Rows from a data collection
◆ ◆ ◆ ◆ ◆ ◆ ◆

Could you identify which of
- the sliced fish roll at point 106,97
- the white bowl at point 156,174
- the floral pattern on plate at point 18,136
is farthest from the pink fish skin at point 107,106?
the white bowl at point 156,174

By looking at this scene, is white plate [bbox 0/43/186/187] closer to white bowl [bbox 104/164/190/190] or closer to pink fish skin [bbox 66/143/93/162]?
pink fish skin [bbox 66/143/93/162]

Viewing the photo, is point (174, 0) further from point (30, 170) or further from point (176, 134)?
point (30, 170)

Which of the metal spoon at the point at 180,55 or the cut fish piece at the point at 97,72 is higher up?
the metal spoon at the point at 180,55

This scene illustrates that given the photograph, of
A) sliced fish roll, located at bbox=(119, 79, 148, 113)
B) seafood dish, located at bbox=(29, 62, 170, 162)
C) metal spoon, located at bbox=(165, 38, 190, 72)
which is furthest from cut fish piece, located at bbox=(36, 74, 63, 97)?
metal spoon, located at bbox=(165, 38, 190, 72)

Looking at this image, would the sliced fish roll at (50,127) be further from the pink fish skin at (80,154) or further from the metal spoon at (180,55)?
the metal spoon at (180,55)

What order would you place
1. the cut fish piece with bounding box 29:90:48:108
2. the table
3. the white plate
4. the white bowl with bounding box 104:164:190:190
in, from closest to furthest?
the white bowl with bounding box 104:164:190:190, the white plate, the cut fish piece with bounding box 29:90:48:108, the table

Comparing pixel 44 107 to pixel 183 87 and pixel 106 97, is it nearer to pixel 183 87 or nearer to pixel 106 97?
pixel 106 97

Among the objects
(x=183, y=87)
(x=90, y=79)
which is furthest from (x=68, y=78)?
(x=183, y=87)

◆ ◆ ◆ ◆ ◆ ◆ ◆

== PROMPT ==
Lay out the lines from the one containing "Comparing pixel 44" through the last line of the rows as a JSON list of strings, with one string per line and blank lines omitted.

== EXERCISE RESPONSE ==
[
  "Comparing pixel 44 107 to pixel 183 87 and pixel 106 97, is it nearer to pixel 183 87 or nearer to pixel 106 97?",
  "pixel 106 97",
  "Among the objects",
  "(x=183, y=87)",
  "(x=90, y=79)",
  "which is furthest from (x=68, y=78)?",
  "(x=183, y=87)"
]